Ginsenoside Rg 1 Reduces Cardiotoxicity While Increases Cardiotonic Effect of Aconitine in vitro

Objective To explore the synergic mechanism of ginsenoside Rg 1 (Rg 1 ) and aconitine (AC) by acting on normal neonatal rat cardiomyocytes (NRCMs) and pentobarbital sodium (PS)-induced damaged NRCMs. Methods The toxic, non-toxic, and effective doses of AC and the most suitable compatibility concentration of Rg 1 for both normal and damaged NRCMs exposed for 1 h were filtered out by 3- (4,5)-dimethylthiahiazo (-z-y1)-3,5-diphenytetrazoliumromide, respectively. Then, normal NRCMs or impaired NRCMs were treated with chosen concentrations of AC alone or in combination with Rg 1 for 1 h, and the cellular activity, cellular ultrastructure, apoptosis, leakage of acid phosphatase (ACP) and lactate dehydrogenase (LDH), intracellular sodium ions [Na + ], potassium ions [K + ] and calcium ions [Ca 2+ ] levels, and Nav1.5, Kv4.2, and RyR 2 genes expressions in each group were examined.
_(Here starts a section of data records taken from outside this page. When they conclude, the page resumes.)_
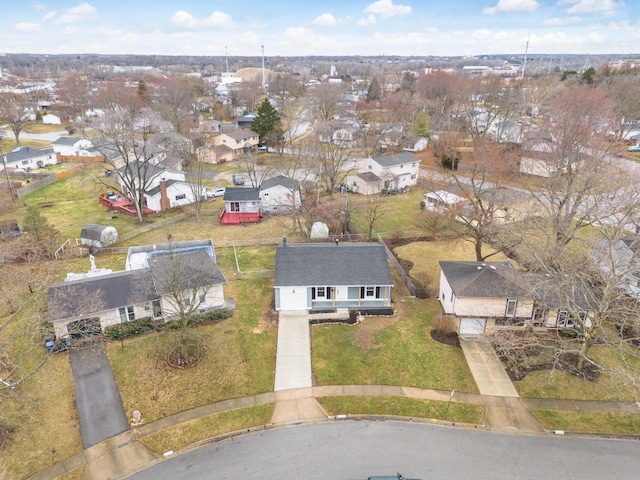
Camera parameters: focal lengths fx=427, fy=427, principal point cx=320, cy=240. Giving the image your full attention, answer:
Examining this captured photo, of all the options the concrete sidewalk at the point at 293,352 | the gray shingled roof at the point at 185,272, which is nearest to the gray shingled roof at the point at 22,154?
the gray shingled roof at the point at 185,272

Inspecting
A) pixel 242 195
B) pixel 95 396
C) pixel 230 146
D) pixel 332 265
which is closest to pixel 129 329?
pixel 95 396

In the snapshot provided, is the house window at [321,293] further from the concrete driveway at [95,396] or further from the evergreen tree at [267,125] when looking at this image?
the evergreen tree at [267,125]

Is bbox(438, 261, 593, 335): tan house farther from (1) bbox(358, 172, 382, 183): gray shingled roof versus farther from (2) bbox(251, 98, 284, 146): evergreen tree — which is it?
(2) bbox(251, 98, 284, 146): evergreen tree

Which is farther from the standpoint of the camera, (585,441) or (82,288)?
(82,288)

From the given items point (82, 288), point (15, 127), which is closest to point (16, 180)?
point (15, 127)

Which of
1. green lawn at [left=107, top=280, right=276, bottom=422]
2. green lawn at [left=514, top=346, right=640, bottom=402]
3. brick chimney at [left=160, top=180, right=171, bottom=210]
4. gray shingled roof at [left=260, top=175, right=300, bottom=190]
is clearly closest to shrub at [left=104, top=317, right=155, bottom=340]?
green lawn at [left=107, top=280, right=276, bottom=422]

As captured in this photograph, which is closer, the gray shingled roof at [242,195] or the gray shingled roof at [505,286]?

Results For normal NRCMs, 3000 µ mol/L AC significantly inhibited cell viability ( P <0.01), promoted cell apoptosis, and damaged cell structures ( P <0.05), while other doses of AC lower than 3000 µ mol/L and the combinations of AC and Rg 1 had little toxicity on NRCMs. Compared with AC acting on NRCMs alone, the co-treatment of 3000 and 10 µ mol/L AC with 1 µ mol/L Rg 1 significantly decreased the level of intracellular Ca 2+ ( P <0.01 or P <0.05), and the co-treatment of 3000 µ mol/L AC with 1 µ mol/L Rg 1 significantly decreased the level of intracellular Ca 2+ via regulating Nav1.5, RyR 2 expression ( P <0.01). For damaged NRCMs, 1500 µ mol/L AC aggravated cell damage ( P <0.01), and 0.1 and 0.001 µ mol/L AC showed moderate protective effect. Compared with AC used alone, the co-treatment of Rg 1 with AC reduced the cell damage, 0.1 µ mol/L AC with 1 µ mol/L Rg 1 significantly inhibited the level of intracellular Na + ( P <0.05), 1500 µ mol/L AC with 1 µ mol/L Rg 1 significantly inhibited the level of intracellular K + ( P <0.01) via regulating Nav1.5, Kv4.2, RyR 2 expressions in impaired NRCMs. Conclusion Rg 1 inhibited the cardiotoxicity and enhanced the cardiotonic effect of AC via regulating the ion channels pathway of [Na + ], [K + ], and [Ca 2+ ].